- Born: 31 December 1931 (age 94)
- Education: Kingswood College, Kandy; University of Ceylon, Peradeniya; University of London;
- Occupation: Academic

= K. M. de Silva =

Sri Lankan academic, historian and author (born 1931)

Kingsley Muthumuni de Silva (born 31 December 1931) is a Sri Lankan academic, historian and author. A former lecturer of history at the University of Ceylon, Peradeniya, de Silva has written numerous books on Sri Lankan history including the highly acclaimed A History of Sri Lanka.

==Early life and family==
De Silva was born on 31 December 1931. He was educated at Kingswood College, Kandy, and later at the University of Ceylon, Peradeniya from where he received a BA degree in history. He later received a Ph.D from the University of London for his research into the social policy of missionary organisations in the mid-19th century.

De Silva is married to Chandra and they have a son Rajiv (Ravi).

==Career==
After graduation de Silva started teaching at the University of Ceylon, Peradeniya. He was made chair of Sri Lanka history at the university in 1969. He held this position until 1995.

===

**INSTRUCTION 1:**
According to the biography of K. M. de Silva, what did his Ph.D. research at the University of London examine?
**INSTRUCTION 2:**
Carry the biography of K. M. de Silva forward from its last sentence.

**GIVEN DATA:**
===

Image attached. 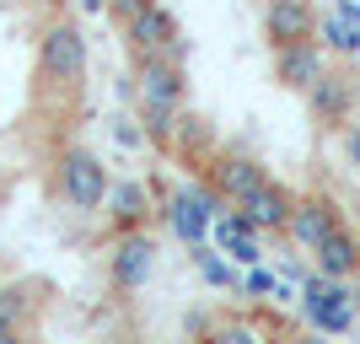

===

**ANSWER 1:**
The social policy of missionary organisations in the mid-19th century.

**ANSWER 2:**
De Silva was awarded a D.Litt degree by the University of London in 1991. He founded International Centre for Ethnic Studies in 1982 and served as its chairman and executive-director. He was awarded the 2002 Fukuoka Asian Culture Prize in the academic category. De Silva was awarded the Deshamanya title in the 2017 Sri Lankan national honours. He was appointed Chancellor of the University of Peradeniya, Sri Lanka in May 2017.

==Works==
De Silva has written/edited numerous books during his long career.

- History of Ceylon: Volume I Part 1 (1959, Ceylon University Press)
- History of Ceylon: Volume I Part 2 From the Earliest Times to 1505 (1960, Ceylon University Press)
- Social Policy and Missionary Organizations in Ceylon 1840-1855 (1965, Longmans, Green & Co.)
- History of Ceylon: Volume III From the Beginning of the Nineteenth Century to 1948 (1973, University of Ceylon, editor)
- A History of Sri Lanka (1981, University of California Press)
- Managing Ethnic Tensions in Multi-Ethnic Societies: Sri Lanka, 1880-1985 (1986, University Press of America,)
- Religion, Nationalism, and the State in Modern Sri Lanka (1986, University of South Florida)
- Internationalization of Ethnic Conflict (1991, Pinter, co-author Ronald James May)
- Peace Accords and Ethnic Conflict (1993, Pinter, co-author S. W. R. De A. Samarasinghe)
- J. R. Jayewardene of Sri Lanka: a Political Biography (1994, University of Hawaii Press, co-author William Howard Wriggins)
- J. R. Jayewardene of Sri Lanka: 1906-1956 (1994, University of Hawaii Press, co-author William Howard Wriggins)
- Regional powers and small state security: India and Sri Lanka, 1977-1990 (1995, Woodrow Wilson Center Press)
- Reaping the Whirlwind: Ethnic Conflict, Ethnic Politics in Sri Lanka (1998, Penguin)
- Sri Lanka and the Defeat of the LTTE (2012, Penguin)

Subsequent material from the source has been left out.